How we see the world

There's no ambiguity in THIS picture — healthy cow + green pasture = beautiful spring sight!

When I was growing up, I loved looking at books of optical illusions. I loved that experience of thinking I knew what I was looking at and then having it completely and fundamentally change into something different. A classic example is the old lady / young lady drawing. I’ve seen this one so many times that I can easily see either lady just by choosing to shift my focus. One moment she’s a young lady, the next an old lady. Just like that.

Can you see the two ladies?

Even though I know this illusion well and can see both ladies with ease, I can never see both at once. I know there are two, but I always see one. When I choose to see the young lady, everything around her shifts in that context — the old lady’s large nose morphs into a slender chin, her eye into an ear. The whole picture changes completely. That lady is the real lady in that moment.

Last week Casey and I had the experience of seeing, experiencing, believing two very different versions of our farm within just days of each other. The result could only be described as a spiritual crisis followed by revelation.

Here’s how it began: we sat down to rework our 2014 budget for the farm using the numbers from the first two months. Expenses were up a lot from our earlier estimates but income was not, and it was frightening to look at our new projected bottom line. Once that fear took hold, we began looking at everything about the farm from that vantage point. A feeling of scarcity set in and we found ourselves seeing shortages everywhere. Suddenly everything about the farm felt hard. We agonized over the pricing of our different CSA programs and enterprises. We wrung our hands. We fretted. Before too long, we’d worked ourselves practically into a panic that resulted in us making some sudden, unwarned changes to our Full Diet program. We temporarily felt at ease, thinking that by tinkering with pricing and such we would alleviate our feeling of scarcity.

But it persisted. Then we started worrying about other things. And before too long, we realized that our fearful way of looking at the farm was sucking all the joy out of something that we (and many other people) dearly love. By Saturday afternoon, a knot had formed in my chest so tight that I could barely breathe. The situation felt wrong.

So, we went for a walk with the kids. I barely saw the cottonwood forest as we walked through it, but I know that immersing myself in the spring sunlight and the scent of opening buds helped my soul discern what I was seeing — it opened the possibility of rethinking and radically re-seeing our situation.

As we sat by the river and the kids waded in the water, Casey and I started talking. I told him how I felt. I told him that I felt suffocated by this feeling of scarcity, that the joy was gone — I told him that I didn’t think it was necessary, that there was a different reality to be had. We just had to choose to see it, and then choose to trust and embrace that other vision — one so radically different than what we had been seeing. We had to trust that this other vision could also be just as real — perhaps more so, because it would be a vision that could actually sustain us, the farm, and our customers.

We talked. We soaked in the sunshine. And, then with tears in our eyes, we chose. We chose abundance. Gratitude. Plenty. Growth. Joy. We chose to look at our budget and realize that not all the data is in yet — to know that our farm is ever so much bigger and more amazing than we see by focusing our attention on these numbers on a page. We chose to reflect on the past eight seasons and see the pattern of abundance and trust that our farm can carry us through times when we can’t immediately see that next step. Even though the projections might not be where we want them to, there is a whole season of growth ahead of us. Every week, I manage to pay our bills, and we feed people. Week by week, we move forward into this season.

* _EXERCISE AIM_
Carry the essay "How we see the world" forward from its final sentence, keeping its reflective first-person voice.

* _MATERIAL PROVIDED_
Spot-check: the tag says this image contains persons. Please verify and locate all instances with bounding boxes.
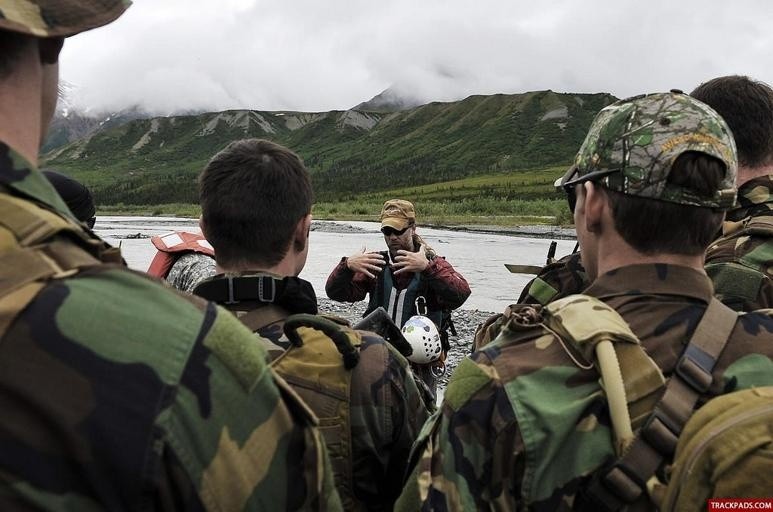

* _REPLY TO THE TASK_
We went home and emailed the good news to the Full Diet CSA members — no cutbacks or changes in price after all. We embrace abundance and joy and the awesome experience of nature’s flowing gifts. And, now that we’ve made this decision, the farm looks different. The farm again looks like a place of plenty, where it feels impossible to think that we could ever worry about scarcity. Spring is here, and growth is all around us.

These are the things that happened in one week, but the decision to see abundance and trust our farm has a bigger significance. Over the last few years, Casey and I both have experienced a slipping in our optimism and spirit of generosity. At the river, we tried to remember when or why our outlook on life shifted, but perhaps it’s simply that we have been growing older. We started this farm with high hopes and optimism, but that feeling came more from lack of experience than from a spiritual grounding. We were optimistic because we simply had no reason to believe life would be anything other than awesome and pleasing. We naively assumed that everyone would always like us and that we would always get things right. Ha!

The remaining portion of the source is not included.